As the Chief Executive of Heart Valve Voice, I am lucky enough to work on a daily basis with patients who have been diagnosed with, and effectively treated for the condition. Sadly, many people with heart valve disease in the UK go undiagnosed, and access to effective treatment is variable across the country. Our mission is to improve the diagnosis, treatment and management of the condition by raising awareness of the need for timely detection and intervention, to ensure all patients receive appropriate care and support no matter where they live.
The OxVALVE Study reported that for people over the age of 65, the prevalence of heart valve disease will increase from 1.5 million people currently, to double that in 2046 and to as many as 3.3 million people by 2056, representing a 122% increase.

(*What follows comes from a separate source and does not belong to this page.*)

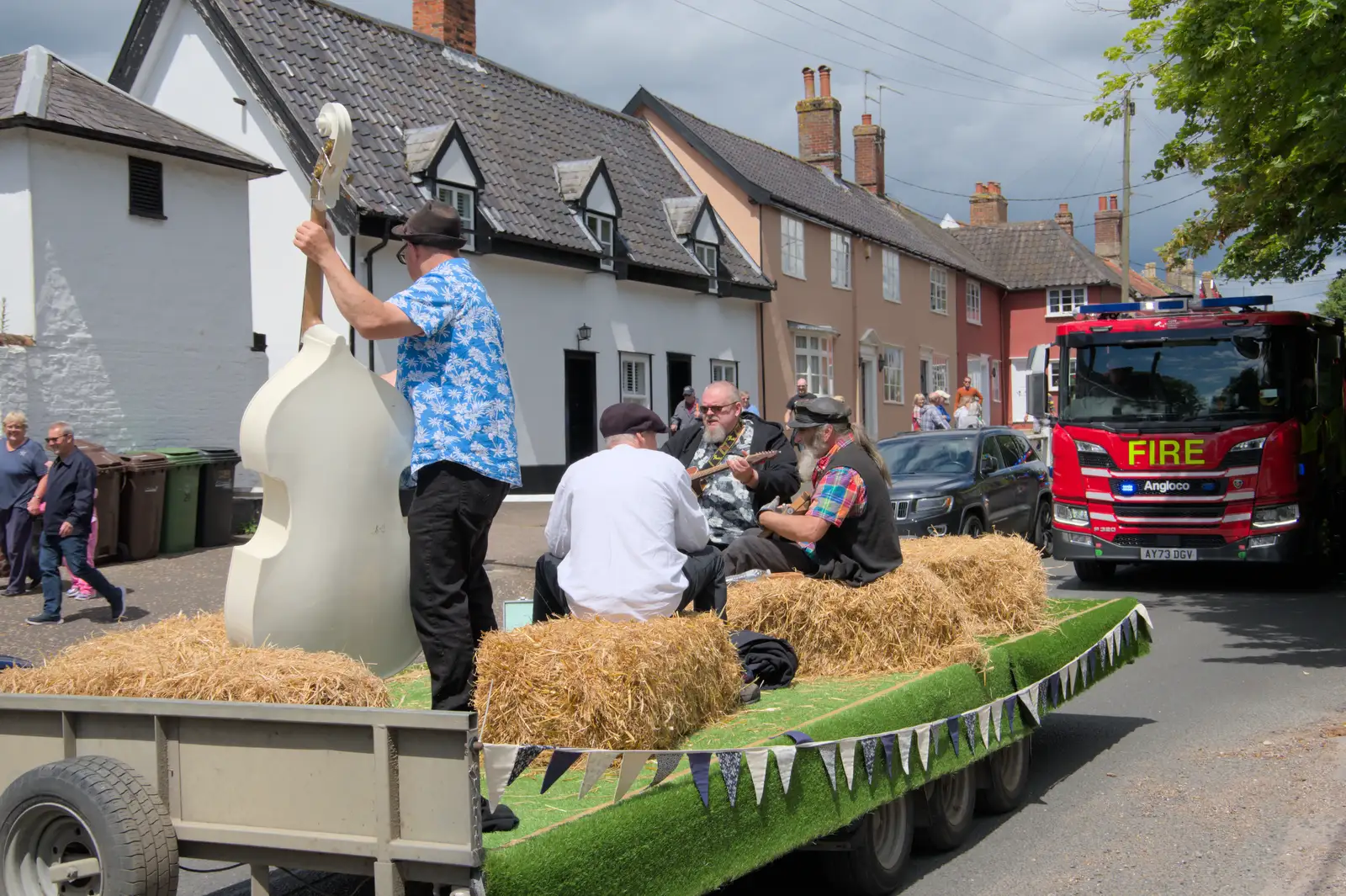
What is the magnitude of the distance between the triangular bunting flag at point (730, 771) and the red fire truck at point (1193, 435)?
1116 centimetres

However, significant variation in the diagnosis, treatment and management of heart valve disease exists across the UK, which means some patients are not so fortunate and experience delays in diagnosis and poor treatment, which can seriously affect their long-term prospects. The quality of a patient’s treatment should not be dependent on where in the country they live and how effective or ineffective a patient pathway is delivered.

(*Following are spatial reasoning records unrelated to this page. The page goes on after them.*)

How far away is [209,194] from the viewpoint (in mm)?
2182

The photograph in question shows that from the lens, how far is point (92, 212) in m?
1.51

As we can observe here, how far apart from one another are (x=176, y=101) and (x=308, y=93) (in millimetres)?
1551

We have seen a number of new technologies made available to valve disease patients on the NHS. The technology involved in procedures such as Aortic Valve Replacement (AVR) Mitral Valve Replacement (MVR) and Transcatheter Aortic Valve Replacement (TAVI) have significantly improved outcomes, allowing many patients to return to living normal, active and symptom free lives.
Today, we launch the Unwarranted Variations Report and we believe that the recommendations in this report can help to remedy this problem and by delivering optimal treatment of heart valve disease, rather than increasing the burden on the NHS, can actually help to save costs in the longer term, by keeping patients out of hospital and living independent lives. Given the burden of heart valve disease, which is only set to increase, it is critical that action is taken now to address these issues.